_Source material:_

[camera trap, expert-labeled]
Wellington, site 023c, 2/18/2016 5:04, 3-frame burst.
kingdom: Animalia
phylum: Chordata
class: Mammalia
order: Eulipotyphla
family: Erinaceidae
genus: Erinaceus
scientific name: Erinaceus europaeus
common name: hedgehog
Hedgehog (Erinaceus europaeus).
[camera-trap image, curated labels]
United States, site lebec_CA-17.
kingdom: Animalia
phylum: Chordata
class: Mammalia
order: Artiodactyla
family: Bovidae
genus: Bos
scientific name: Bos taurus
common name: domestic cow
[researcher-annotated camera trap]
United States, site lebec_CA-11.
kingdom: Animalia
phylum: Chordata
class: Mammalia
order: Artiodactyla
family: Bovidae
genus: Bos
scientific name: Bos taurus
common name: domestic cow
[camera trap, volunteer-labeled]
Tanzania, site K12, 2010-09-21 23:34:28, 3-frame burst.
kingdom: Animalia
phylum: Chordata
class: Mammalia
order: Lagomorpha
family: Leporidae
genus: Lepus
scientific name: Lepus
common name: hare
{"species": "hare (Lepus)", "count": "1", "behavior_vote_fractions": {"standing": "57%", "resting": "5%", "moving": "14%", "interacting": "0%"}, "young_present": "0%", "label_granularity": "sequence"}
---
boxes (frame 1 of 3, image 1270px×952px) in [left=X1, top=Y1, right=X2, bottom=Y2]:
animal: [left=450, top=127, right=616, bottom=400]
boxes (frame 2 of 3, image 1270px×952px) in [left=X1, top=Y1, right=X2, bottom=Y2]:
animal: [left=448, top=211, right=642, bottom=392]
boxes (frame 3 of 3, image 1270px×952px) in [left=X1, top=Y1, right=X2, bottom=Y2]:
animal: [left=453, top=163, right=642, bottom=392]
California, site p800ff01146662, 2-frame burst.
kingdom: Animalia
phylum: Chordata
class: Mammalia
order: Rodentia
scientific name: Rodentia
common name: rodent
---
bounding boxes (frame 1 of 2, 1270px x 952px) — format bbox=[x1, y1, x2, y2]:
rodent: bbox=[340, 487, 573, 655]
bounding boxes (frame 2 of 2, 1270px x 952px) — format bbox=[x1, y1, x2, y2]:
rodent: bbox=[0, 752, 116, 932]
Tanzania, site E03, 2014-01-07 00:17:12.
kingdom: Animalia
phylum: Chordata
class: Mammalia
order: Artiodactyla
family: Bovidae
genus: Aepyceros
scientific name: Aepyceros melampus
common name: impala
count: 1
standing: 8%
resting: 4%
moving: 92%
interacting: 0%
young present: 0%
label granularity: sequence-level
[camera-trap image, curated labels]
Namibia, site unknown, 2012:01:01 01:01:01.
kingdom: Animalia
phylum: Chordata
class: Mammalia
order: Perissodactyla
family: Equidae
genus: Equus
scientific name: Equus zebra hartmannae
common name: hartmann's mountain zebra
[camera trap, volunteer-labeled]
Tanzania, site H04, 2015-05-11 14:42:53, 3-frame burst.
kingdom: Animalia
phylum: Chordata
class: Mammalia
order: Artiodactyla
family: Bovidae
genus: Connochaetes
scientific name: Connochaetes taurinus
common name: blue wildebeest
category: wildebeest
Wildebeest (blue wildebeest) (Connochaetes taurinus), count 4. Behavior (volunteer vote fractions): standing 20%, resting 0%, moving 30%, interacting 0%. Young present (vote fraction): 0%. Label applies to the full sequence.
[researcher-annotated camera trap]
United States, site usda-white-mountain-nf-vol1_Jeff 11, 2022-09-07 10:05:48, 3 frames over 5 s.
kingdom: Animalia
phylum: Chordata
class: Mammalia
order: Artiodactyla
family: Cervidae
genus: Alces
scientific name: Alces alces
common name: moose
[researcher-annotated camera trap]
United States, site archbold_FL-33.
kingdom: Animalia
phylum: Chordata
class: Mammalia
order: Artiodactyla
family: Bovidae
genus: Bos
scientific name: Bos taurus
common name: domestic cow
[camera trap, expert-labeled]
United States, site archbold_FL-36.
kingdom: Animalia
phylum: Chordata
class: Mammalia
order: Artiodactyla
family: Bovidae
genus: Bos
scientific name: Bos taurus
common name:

_Exercise prompt:_ All lines in the listing above between the line with "Tanzania, site E03, 2014-01-07 00:17:12." and the line with "common name: blue wildebeest", inclusive, should be set down exactly, and no line outside that range.

_Response to this task:_
Tanzania, site E03, 2014-01-07 00:17:12.
kingdom: Animalia
phylum: Chordata
class: Mammalia
order: Artiodactyla
family: Bovidae
genus: Aepyceros
scientific name: Aepyceros melampus
common name: impala
count: 1
standing: 8%
resting: 4%
moving: 92%
interacting: 0%
young present: 0%
label granularity: sequence-level
[camera-trap image, curated labels]
Namibia, site unknown, 2012:01:01 01:01:01.
kingdom: Animalia
phylum: Chordata
class: Mammalia
order: Perissodactyla
family: Equidae
genus: Equus
scientific name: Equus zebra hartmannae
common name: hartmann's mountain zebra
[camera trap, volunteer-labeled]
Tanzania, site H04, 2015-05-11 14:42:53, 3-frame burst.
kingdom: Animalia
phylum: Chordata
class: Mammalia
order: Artiodactyla
family: Bovidae
genus: Connochaetes
scientific name: Connochaetes taurinus
common name: blue wildebeest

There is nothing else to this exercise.